:: Written exercise ::
Pull out the lines of the data below, from the line containing "What is the measured separation of" through the last line of the data, both ends included. Reproduce each line verbatim.

:: Records from a dataset ::
※
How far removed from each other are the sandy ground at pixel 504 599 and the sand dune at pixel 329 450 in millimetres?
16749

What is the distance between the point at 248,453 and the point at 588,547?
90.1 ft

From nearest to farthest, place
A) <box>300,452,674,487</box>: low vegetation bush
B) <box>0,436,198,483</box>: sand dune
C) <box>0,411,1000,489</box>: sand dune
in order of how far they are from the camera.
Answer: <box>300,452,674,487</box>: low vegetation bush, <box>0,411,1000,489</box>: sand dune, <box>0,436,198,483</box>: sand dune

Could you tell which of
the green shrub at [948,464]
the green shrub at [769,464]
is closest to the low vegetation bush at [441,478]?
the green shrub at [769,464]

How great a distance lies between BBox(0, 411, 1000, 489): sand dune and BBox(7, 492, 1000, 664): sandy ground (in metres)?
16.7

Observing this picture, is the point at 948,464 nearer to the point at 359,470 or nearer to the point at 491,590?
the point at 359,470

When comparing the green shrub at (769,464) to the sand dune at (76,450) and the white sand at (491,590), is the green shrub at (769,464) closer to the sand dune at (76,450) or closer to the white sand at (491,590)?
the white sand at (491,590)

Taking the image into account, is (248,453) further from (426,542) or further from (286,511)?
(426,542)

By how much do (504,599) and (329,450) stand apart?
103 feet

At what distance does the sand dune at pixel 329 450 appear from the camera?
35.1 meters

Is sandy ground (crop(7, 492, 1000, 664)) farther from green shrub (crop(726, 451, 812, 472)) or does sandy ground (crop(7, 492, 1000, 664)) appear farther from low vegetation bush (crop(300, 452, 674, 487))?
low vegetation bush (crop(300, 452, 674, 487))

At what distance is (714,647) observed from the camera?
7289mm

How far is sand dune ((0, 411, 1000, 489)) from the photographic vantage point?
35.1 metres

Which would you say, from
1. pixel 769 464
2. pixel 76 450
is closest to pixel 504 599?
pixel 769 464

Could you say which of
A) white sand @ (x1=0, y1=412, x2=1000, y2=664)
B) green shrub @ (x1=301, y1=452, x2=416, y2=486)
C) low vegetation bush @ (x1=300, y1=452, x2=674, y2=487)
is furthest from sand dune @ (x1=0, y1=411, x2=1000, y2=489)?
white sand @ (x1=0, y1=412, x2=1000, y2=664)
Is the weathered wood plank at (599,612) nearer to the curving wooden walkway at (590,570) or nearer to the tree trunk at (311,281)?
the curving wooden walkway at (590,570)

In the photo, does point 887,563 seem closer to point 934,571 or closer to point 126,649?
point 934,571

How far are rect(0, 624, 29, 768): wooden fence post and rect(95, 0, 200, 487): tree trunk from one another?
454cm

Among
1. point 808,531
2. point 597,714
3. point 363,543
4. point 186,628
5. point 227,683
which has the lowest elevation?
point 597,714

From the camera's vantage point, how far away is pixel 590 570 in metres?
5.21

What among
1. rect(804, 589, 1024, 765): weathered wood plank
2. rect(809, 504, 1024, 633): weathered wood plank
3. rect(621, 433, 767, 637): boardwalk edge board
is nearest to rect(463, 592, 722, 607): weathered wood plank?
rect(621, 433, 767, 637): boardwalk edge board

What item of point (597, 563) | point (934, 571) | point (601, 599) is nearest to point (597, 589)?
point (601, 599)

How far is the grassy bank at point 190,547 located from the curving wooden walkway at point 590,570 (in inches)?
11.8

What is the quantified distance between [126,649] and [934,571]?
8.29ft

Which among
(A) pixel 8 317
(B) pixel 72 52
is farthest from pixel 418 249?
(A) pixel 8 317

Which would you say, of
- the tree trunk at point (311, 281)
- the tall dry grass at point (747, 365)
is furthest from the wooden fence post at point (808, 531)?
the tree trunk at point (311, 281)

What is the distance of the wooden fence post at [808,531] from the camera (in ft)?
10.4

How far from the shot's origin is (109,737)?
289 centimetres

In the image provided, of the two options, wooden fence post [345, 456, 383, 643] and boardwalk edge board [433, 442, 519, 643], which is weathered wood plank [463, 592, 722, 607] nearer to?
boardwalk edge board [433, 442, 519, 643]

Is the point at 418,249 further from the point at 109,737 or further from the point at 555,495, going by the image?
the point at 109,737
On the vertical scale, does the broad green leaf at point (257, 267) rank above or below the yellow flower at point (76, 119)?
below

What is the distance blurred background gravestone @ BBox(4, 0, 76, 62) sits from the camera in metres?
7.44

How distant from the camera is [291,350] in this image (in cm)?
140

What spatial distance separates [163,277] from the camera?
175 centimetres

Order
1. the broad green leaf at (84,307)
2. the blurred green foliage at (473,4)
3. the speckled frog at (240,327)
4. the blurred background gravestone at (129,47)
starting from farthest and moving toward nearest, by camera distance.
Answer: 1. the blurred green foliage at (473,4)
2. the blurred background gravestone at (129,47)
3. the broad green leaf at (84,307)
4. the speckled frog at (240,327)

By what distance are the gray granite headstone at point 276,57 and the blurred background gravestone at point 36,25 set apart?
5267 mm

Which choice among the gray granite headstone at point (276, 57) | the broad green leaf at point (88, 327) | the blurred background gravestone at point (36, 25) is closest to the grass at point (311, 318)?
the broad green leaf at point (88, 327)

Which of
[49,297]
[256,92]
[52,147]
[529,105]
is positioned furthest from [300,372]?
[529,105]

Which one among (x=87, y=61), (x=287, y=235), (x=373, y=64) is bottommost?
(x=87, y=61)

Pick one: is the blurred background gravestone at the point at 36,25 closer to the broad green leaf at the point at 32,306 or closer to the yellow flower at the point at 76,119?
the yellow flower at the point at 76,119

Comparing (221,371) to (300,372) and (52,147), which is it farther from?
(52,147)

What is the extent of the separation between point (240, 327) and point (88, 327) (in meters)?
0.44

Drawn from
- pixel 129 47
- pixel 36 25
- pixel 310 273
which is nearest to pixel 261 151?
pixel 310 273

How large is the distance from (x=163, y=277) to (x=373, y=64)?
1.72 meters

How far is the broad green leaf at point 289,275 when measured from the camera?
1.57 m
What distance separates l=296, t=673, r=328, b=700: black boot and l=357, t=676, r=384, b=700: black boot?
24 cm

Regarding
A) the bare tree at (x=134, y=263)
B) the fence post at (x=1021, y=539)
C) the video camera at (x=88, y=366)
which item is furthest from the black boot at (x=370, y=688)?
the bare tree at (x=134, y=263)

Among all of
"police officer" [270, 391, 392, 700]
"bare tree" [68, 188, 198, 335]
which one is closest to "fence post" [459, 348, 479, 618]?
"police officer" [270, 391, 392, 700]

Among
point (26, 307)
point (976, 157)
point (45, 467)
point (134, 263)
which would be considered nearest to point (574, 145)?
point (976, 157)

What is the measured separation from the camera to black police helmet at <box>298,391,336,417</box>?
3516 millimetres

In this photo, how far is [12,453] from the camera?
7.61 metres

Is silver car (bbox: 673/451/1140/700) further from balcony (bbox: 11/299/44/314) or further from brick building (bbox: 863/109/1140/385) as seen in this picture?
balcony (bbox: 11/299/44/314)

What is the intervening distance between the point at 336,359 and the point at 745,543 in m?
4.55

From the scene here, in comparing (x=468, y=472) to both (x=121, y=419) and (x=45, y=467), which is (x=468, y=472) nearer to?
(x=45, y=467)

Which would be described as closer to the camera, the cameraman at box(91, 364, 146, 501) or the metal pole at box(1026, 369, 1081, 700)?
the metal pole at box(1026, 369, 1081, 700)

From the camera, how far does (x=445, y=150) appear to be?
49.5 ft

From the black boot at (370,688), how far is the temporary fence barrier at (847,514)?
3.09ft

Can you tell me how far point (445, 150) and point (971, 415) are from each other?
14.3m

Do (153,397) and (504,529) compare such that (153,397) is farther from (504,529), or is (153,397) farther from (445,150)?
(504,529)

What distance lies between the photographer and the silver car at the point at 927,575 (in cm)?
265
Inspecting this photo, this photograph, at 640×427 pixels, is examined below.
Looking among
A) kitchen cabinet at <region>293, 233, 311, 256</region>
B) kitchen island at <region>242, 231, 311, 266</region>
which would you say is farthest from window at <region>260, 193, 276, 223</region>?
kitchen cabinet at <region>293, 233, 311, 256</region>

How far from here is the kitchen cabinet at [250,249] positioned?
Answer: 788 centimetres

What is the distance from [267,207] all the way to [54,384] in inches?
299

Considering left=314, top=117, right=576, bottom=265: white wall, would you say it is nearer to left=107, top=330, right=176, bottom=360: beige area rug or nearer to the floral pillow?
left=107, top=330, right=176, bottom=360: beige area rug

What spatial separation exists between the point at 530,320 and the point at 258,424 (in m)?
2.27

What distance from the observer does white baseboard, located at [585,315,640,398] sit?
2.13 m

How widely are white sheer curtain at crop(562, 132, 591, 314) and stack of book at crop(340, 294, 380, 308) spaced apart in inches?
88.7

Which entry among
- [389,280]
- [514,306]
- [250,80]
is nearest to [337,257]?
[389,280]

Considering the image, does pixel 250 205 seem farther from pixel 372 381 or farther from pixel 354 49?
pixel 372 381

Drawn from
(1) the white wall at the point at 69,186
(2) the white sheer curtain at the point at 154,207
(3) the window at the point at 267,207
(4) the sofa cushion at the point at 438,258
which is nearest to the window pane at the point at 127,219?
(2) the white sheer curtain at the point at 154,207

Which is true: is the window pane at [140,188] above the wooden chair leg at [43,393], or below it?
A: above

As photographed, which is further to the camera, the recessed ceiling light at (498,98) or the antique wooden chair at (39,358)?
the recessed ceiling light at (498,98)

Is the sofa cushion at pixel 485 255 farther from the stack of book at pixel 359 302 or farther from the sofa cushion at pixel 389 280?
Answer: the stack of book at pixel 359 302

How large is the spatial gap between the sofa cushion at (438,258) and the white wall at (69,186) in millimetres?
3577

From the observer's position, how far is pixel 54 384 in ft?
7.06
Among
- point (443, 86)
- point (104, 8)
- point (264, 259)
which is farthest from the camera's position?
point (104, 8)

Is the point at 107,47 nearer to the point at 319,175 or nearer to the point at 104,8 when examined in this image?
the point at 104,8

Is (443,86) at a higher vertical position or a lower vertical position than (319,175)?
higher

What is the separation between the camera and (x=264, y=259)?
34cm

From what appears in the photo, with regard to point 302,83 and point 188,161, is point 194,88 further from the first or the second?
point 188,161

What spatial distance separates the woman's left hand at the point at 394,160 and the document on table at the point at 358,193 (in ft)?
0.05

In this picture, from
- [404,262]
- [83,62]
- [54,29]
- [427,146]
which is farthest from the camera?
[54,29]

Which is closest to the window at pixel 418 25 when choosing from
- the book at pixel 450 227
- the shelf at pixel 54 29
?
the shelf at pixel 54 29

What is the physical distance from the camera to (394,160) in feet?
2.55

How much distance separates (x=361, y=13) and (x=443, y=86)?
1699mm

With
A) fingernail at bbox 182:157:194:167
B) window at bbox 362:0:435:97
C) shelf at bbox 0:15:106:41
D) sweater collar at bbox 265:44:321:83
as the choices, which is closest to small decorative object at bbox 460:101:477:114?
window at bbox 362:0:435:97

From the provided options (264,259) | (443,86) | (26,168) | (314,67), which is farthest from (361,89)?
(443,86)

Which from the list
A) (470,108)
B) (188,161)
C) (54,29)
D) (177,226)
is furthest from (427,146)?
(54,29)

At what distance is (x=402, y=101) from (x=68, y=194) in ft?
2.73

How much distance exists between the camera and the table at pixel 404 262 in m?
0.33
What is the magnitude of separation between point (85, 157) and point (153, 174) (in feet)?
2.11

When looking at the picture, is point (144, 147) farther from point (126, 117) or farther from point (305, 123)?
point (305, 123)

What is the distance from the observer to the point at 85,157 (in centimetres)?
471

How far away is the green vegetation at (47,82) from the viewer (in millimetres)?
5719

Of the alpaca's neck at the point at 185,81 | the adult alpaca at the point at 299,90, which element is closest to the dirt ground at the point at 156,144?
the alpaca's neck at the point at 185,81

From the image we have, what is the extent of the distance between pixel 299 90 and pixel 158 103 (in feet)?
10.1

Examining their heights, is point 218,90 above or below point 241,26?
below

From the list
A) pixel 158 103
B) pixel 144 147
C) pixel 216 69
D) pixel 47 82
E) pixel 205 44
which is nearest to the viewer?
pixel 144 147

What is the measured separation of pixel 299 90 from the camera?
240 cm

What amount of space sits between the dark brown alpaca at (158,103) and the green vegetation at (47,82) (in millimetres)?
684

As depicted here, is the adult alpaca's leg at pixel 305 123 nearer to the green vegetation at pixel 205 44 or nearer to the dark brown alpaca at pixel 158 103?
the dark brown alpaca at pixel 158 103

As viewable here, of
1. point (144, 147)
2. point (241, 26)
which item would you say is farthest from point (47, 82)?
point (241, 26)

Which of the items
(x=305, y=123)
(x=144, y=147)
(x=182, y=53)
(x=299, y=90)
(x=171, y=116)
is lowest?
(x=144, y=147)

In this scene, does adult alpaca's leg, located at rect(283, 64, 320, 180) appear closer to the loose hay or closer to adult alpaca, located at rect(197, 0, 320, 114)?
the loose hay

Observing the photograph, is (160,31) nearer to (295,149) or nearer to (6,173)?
※
:: The response ::
What is the measured separation of pixel 299 90 from the camera?
240 cm

What amount of space sits between the dark brown alpaca at (158,103) and the green vegetation at (47,82) (in millimetres)?
684

As depicted here, is the adult alpaca's leg at pixel 305 123 nearer to the green vegetation at pixel 205 44 or nearer to the dark brown alpaca at pixel 158 103?
the dark brown alpaca at pixel 158 103

As viewable here, of
1. point (144, 147)
2. point (241, 26)
which item would you say is farthest from point (47, 82)?
point (241, 26)

Which of the items
(x=305, y=123)
(x=144, y=147)
(x=182, y=53)
(x=299, y=90)
(x=171, y=116)
is lowest?
(x=144, y=147)

In this scene, does adult alpaca's leg, located at rect(283, 64, 320, 180) appear closer to the loose hay or closer to adult alpaca, located at rect(197, 0, 320, 114)?
the loose hay

Observing the photograph, is (160,31) nearer to (295,149) or nearer to (6,173)?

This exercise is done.